(Необходимые действия):
[a] Выпишите из текста «Священный роман» все предложения, которые начинаются со слова «Они».
[b] Перепечатайте без изменений отрывок текста «Священный роман» от слов «Священный роман» до слов «тоже оборвал рак.» включительно.

(Документ):
::::::::::
Священный роман
Сэм и Лесли (имена изменены) пришли на консультацию после долгих лет плодотворного служения Господу на миссионерской ниве. Они все еще были молоды душой, несмотря на то, что им было за пятьдесят. Они знали, что между ними не все гладко, и это мешало им стать еще ближе друг к другу, к чему они так стремились. Эта пара смотрела на свой брак с надеждой на перемены к лучшему, тогда как намного легче было бы просто сохранять status quo. Они с нетерпением ждали того момента, когда смогут проводить больше времени со своими детьми и внуками и наслаждаться искренностью их взаимоотношений. Не так давно я стоял над могилой Лесли, когда Сэм и дети прощались с ней — жизнь Лесли тоже оборвал рак.
::::::::::
(Записи данных):
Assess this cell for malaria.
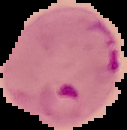

It is parasitized.

Summary:
  - Preparation: thin blood smear
  - Image type: cell region segmented out of the field of view; surrounding area masked to black
  - Image size: 127×130 pixels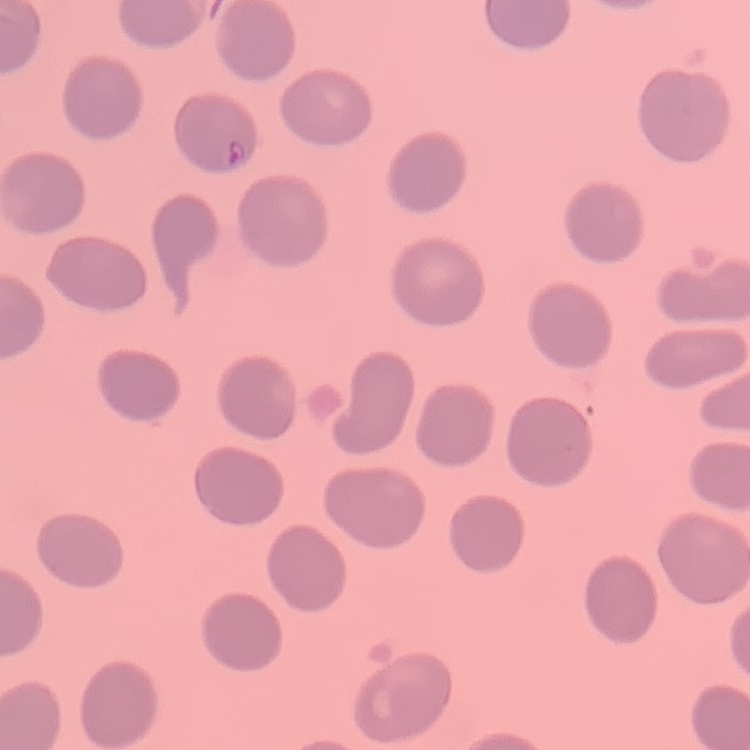
Summary:
  - Erythrocyte morphology: no rouleaux formation
  - Stain: Field's or Giemsa
  - Image type: square crop of a larger photomicrograph
  - Preparation: thin blood smear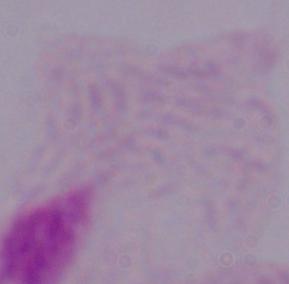 A trichomonad is seen. Photomicrograph. 1000x magnification.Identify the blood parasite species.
::::::::::
(Результаты по заданиям):
[a]
Они все еще были молоды душой, несмотря на то, что им было за пятьдесят.
Они знали, что между ними не все гладко, и это мешало им стать еще ближе друг к другу, к чему они так стремились.
Они с нетерпением ждали того момента, когда смогут проводить больше времени со своими детьми и внуками и наслаждаться искренностью их взаимоотношений.

[b]
Священный роман
Сэм и Лесли (имена изменены) пришли на консультацию после долгих лет плодотворного служения Господу на миссионерской ниве. Они все еще были молоды душой, несмотря на то, что им было за пятьдесят. Они знали, что между ними не все гладко, и это мешало им стать еще ближе друг к другу, к чему они так стремились. Эта пара смотрела на свой брак с надеждой на перемены к лучшему, тогда как намного легче было бы просто сохранять status quo. Они с нетерпением ждали того момента, когда смогут проводить больше времени со своими детьми и внуками и наслаждаться искренностью их взаимоотношений. Не так давно я стоял над могилой Лесли, когда Сэм и дети прощались с ней — жизнь Лесли тоже оборвал рак.